T H E   N I H    C A T A L Y S T      J U L Y  –  A U G U S T  1997


by Fran Pollner
Conferring at NIH director’s advisory committee meeting are (left to right) John Coffin, William Paul, and David Baltimore.

Some of NIH’s anti-AIDS forces converged at Building 31 in June for the semiannual meeting of the advisory committee of NIH director Harold Varmus. AIDS wasn’t the only issue on the committee’s agenda, but it was the only one etched in urgency by a presidential directive: that NIH spearhead the development of a vaccine against AIDS within 10 years.

The multilayered discussion on this topic elaborated not only plans for a new building on campus dedicated to AIDS-vaccine research—initially one "without walls"—but also the ways in which the activities of the Office of Aids Research, the National Institute of Allergy and Infectious Diseases, the National Cancer Institute, and NCI’s Frederick-based research arm would be woven together into an AIDS-research quilt.

Varmus specifically invited Tufts University molecular biologist John Coffin, newly recruited to Frederick on a part-time basis to pursue his research on HIV drug-resistant mutants (see "Frederick’s Field of Dreams"), to apprise the advisory committee of the program he’s establishing at FCRDC.

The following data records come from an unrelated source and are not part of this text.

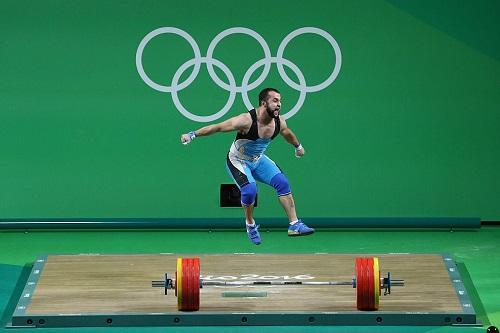 Na categoria até 77kg do masculino, cazaque Nijat Rahimov superou chinês Xiaojun Lyu / Foto: Julian Finney/Getty Images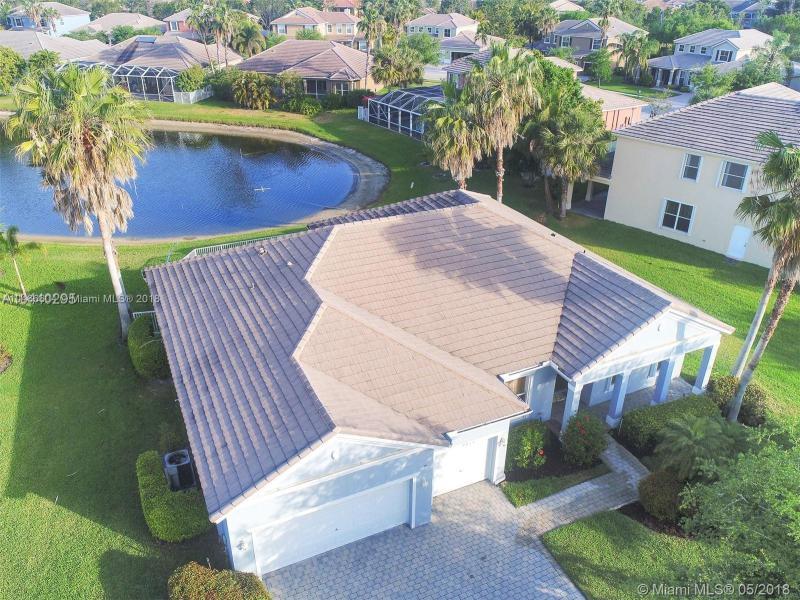 9463 Savannah Estates Dr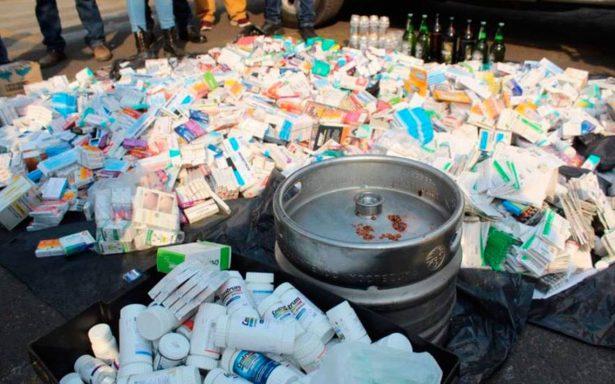 Decomisan 110 kilos de medicinas en el tianguis El Salado de Iztapalapa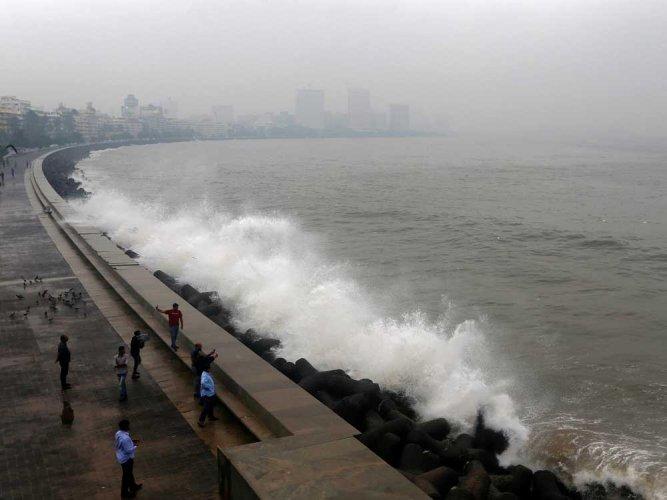 Seven die in copter crash off Mumbai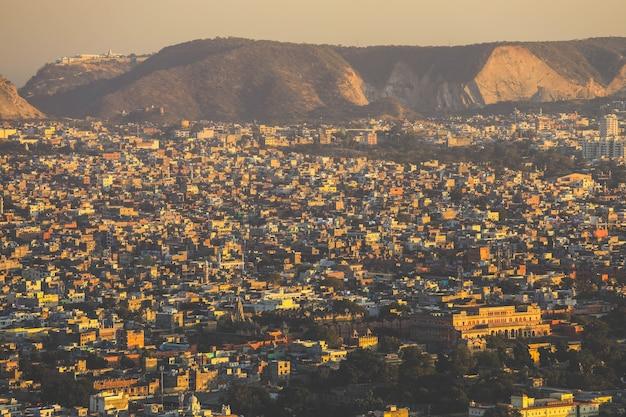 インド、ラジャスタン州で最も重要な都市の1つであるジャイサルメールの黄金都市のパノラマビュー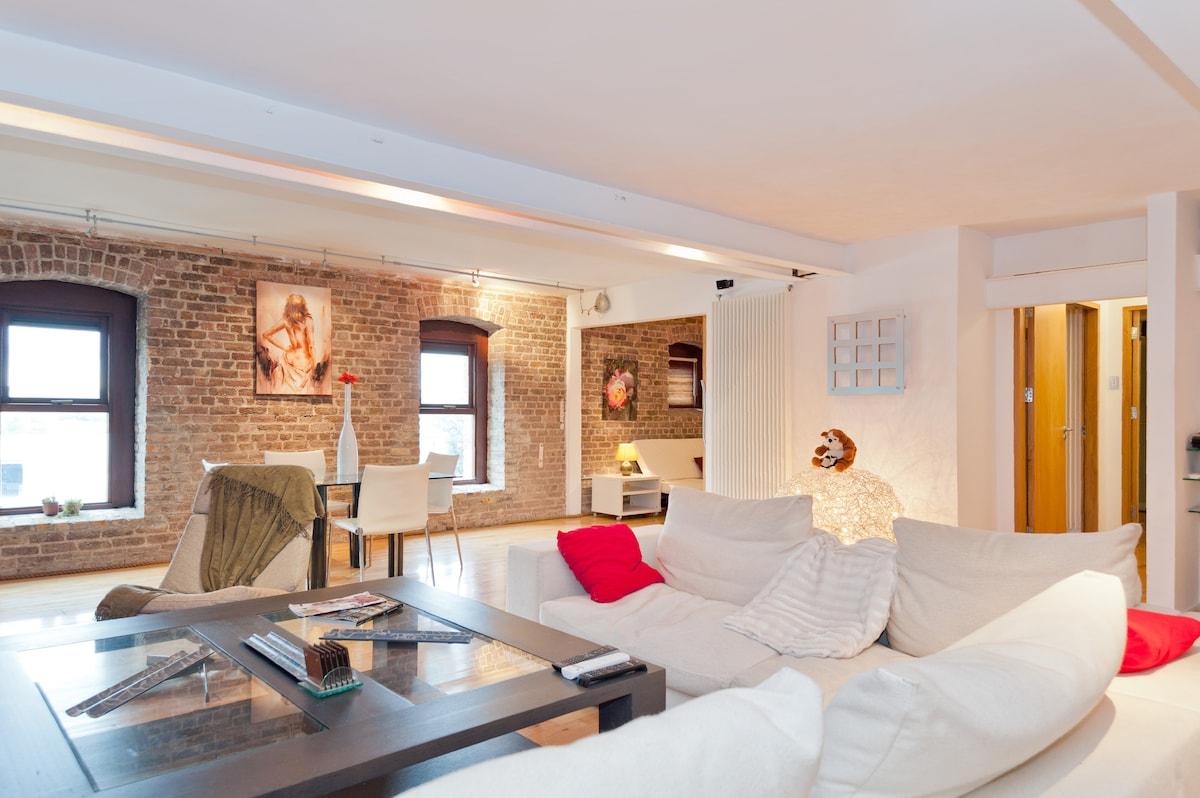 Central Lux 2Bedroom Loft Apartment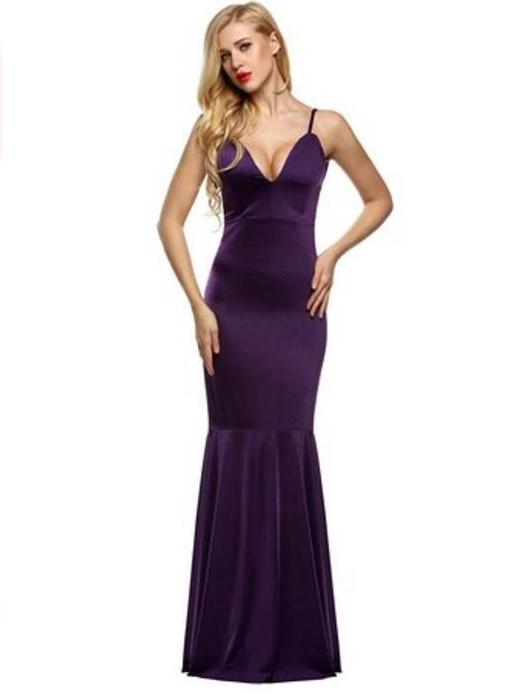 88a3934e10f Get help on various methods of wearing a backless dress with a large bust.  Also discover adhesive bras that work with big breasts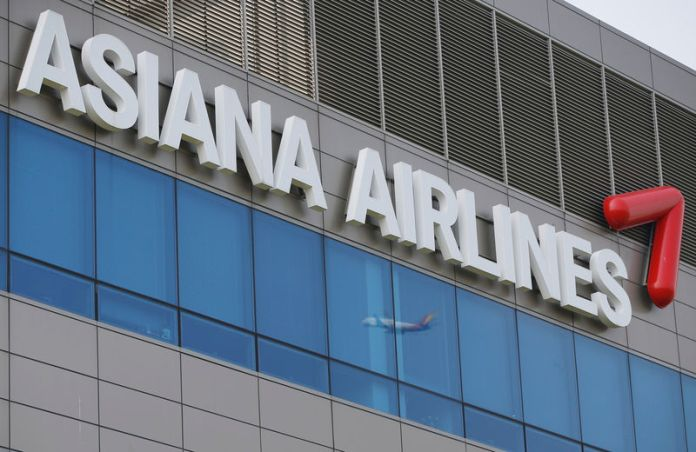 © Reuters. FILE PHOTO: A view of Asiana Airlines' head office in Seoul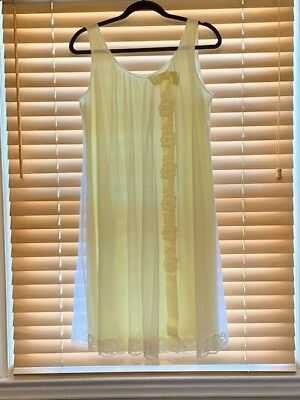 Vintage 1950s Shadowline Yellow Chiffon Babydoll Nightgown. Size Medium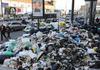 Неаполь опять завален мусором, но разрешить ситуацию навряд ли смогут даже военн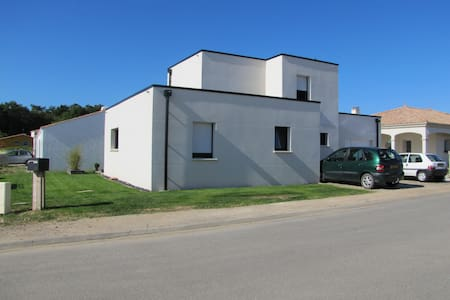 maison contemporaine - Saint-Vincent-sur-Jard - Hus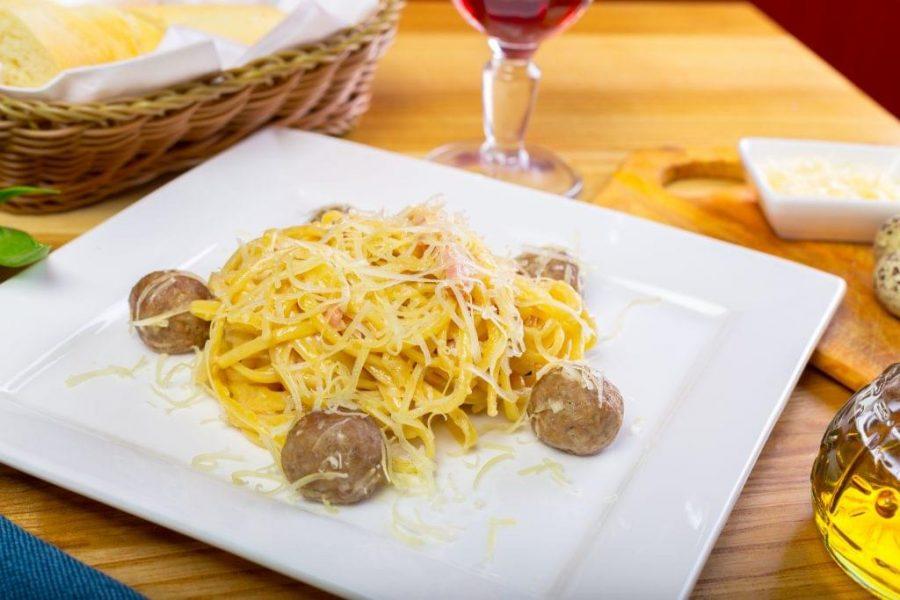 Spaghetti-Squash-with-Meatballs-e1517245058534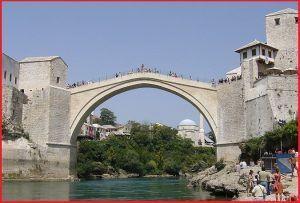 Puente de arco Bosnia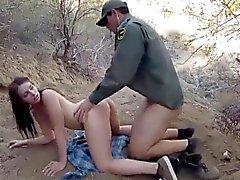 Weibliche Polizeibeamte lesbischen Kayla Westen war rüstig pa gefangen
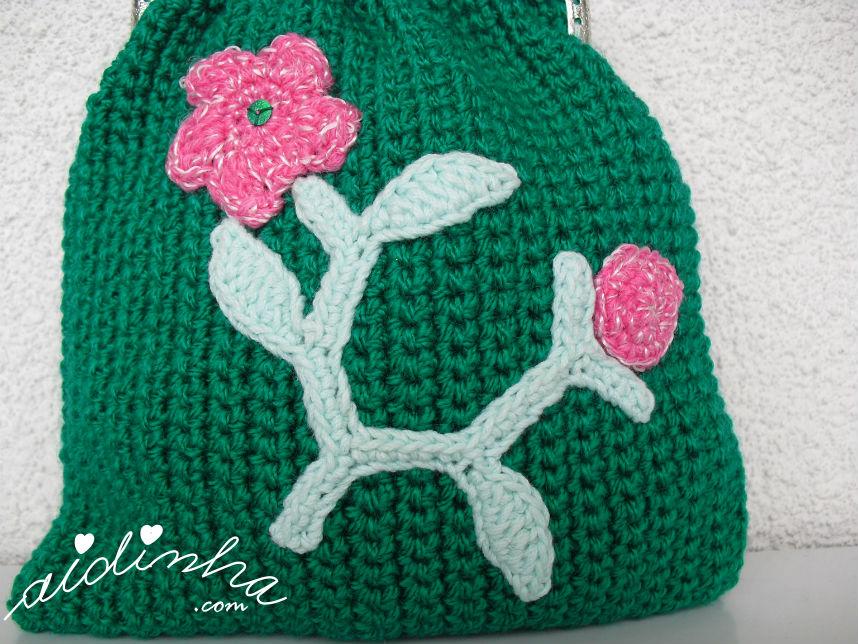 Vista do ramo de crochet, da bolsa verde escura, de crochet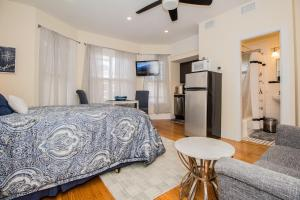 Renovated Boston studio close to public trans, parking avail, easy access to Copley, Downtown Boston, Fenway, Kenmore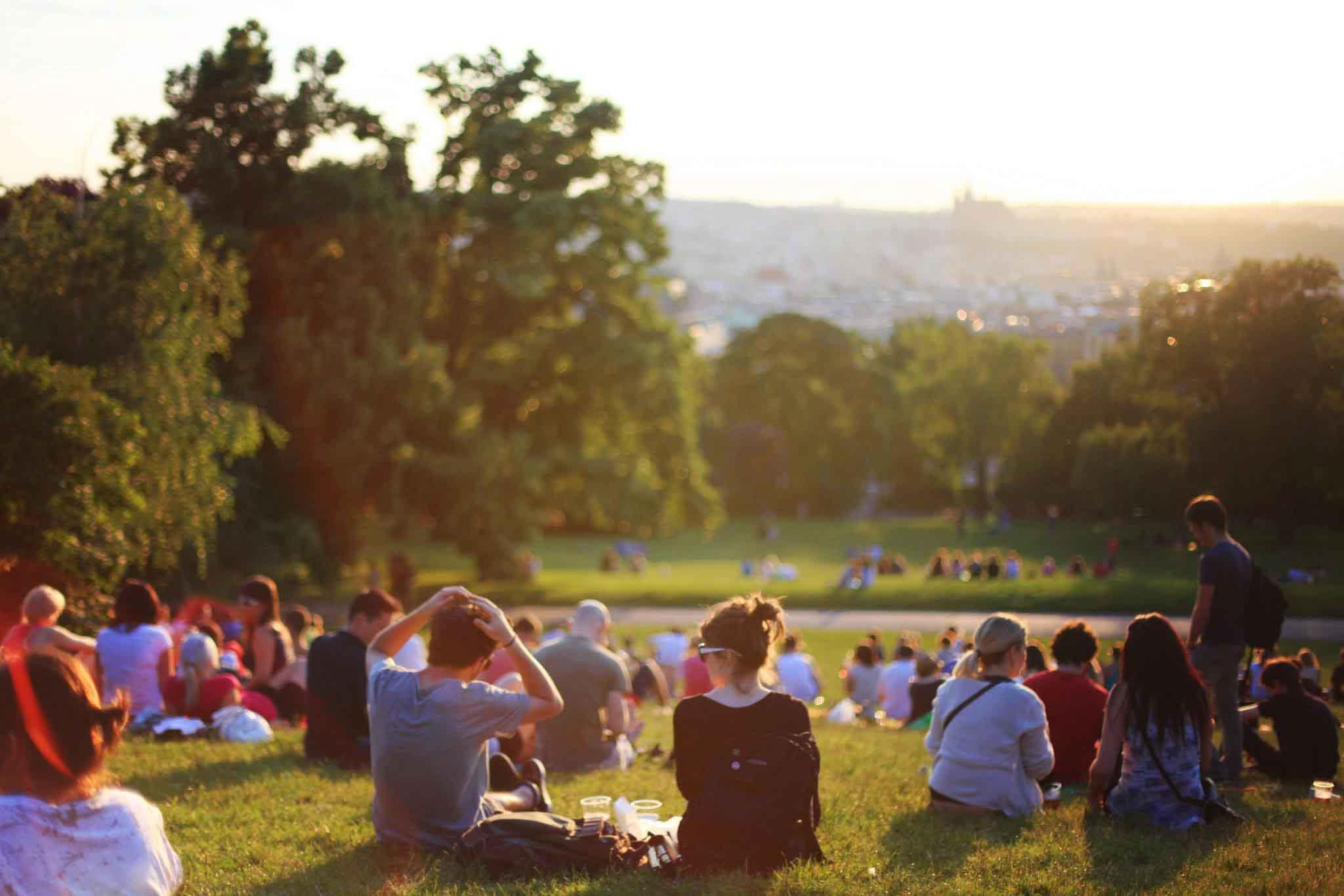 Gente sentada en colina verde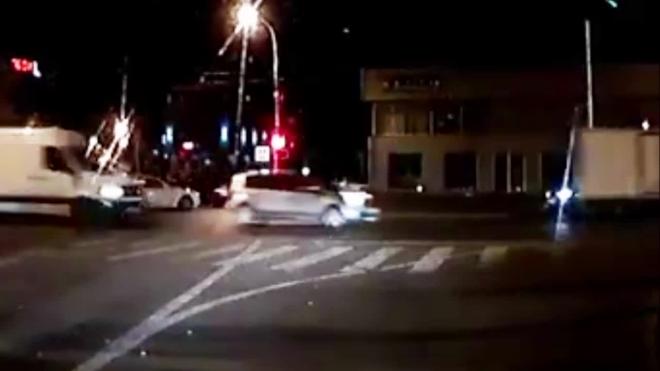 Жуткое видео из Краснодара: байкер протаранил авто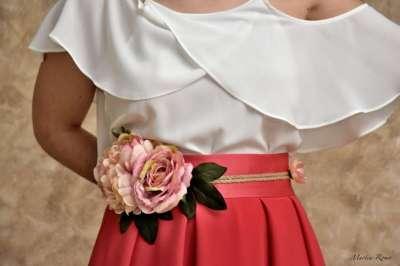 Falda coral y cinturón de flores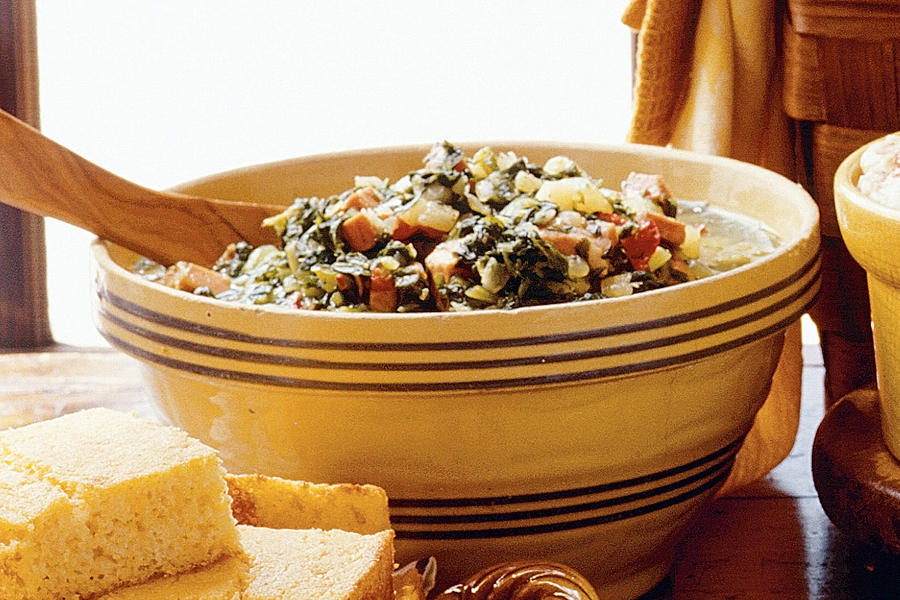 Quick and Easy Southern Recipes: Turnip Greens Stew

Varmus recapped the rationale for the newly created AIDS Vaccine Research Committee, chaired by CalTech’s president, David Baltimore, and for the establishment of a Vaccine Research Center (VRC) within the NIH intramural research program, a collaborative NCI-NIAID venture.

"Ultimately," he said of the VRC, "this will be a physical presence, a separate building that includes at least some manufacturing capacity. For now, we are trying to assemble a center without walls of interested NIAID and NCI intramural researchers."

Increased funding for AIDS-vaccine research at NIH (33 percent over the past two years) has not been secured at the price of diminished funding in the AIDS budget as a whole, OAR Director William Paul assured the group. The budget for his program at Frederick, John Coffin told The NIH Catalyst, "is big enough to keep me happy."

"Clearly, my work in diversity and mechanisms of variation is related to vaccine development, but I’ll leave [vaccine research, per se] to him," he said, turning to David Baltimore, "and to Larry Arthur," whose AIDS vaccine-related research continues at Frederick in Building 535, where Coffin will reside.

Baltimore sees a "formidable challenge" in designing an HIV vaccine. "We have tested almost nothing that might work because all candidates thus far have been based on laboratory strains of the virus—and they need to be tested against wild-type virus. What was [Robert] Gallo’s enormous advance—adapting HIV to high-titer growth in the lab by altering the envelope glycoproteins—now constitutes the problem. These altered glycoproteins are much more easily neutralized by antibodies. We need to determine their crystal structures," he said.

Coffin outlined his program for the advisory group: it will encompass a wide array of disciplines, from viral enzymology and crystallography to in vivo studies of how HIV evolves in individuals. "Clinical virology," he said, "includes such issues as the dynamics of HIV replication in humans, detecting in patients the presence of resistant virus, preventing transmission of resistant virus, and ascertaining whether we can incorporate resistance to resistance in drug design. Some clinical issues may be difficult to bring in at the Frederick site," where clinical protocols have been discontinued, he added.

"This will not be a problem for you," Varmus promised. "You can use the Clinical Center resources."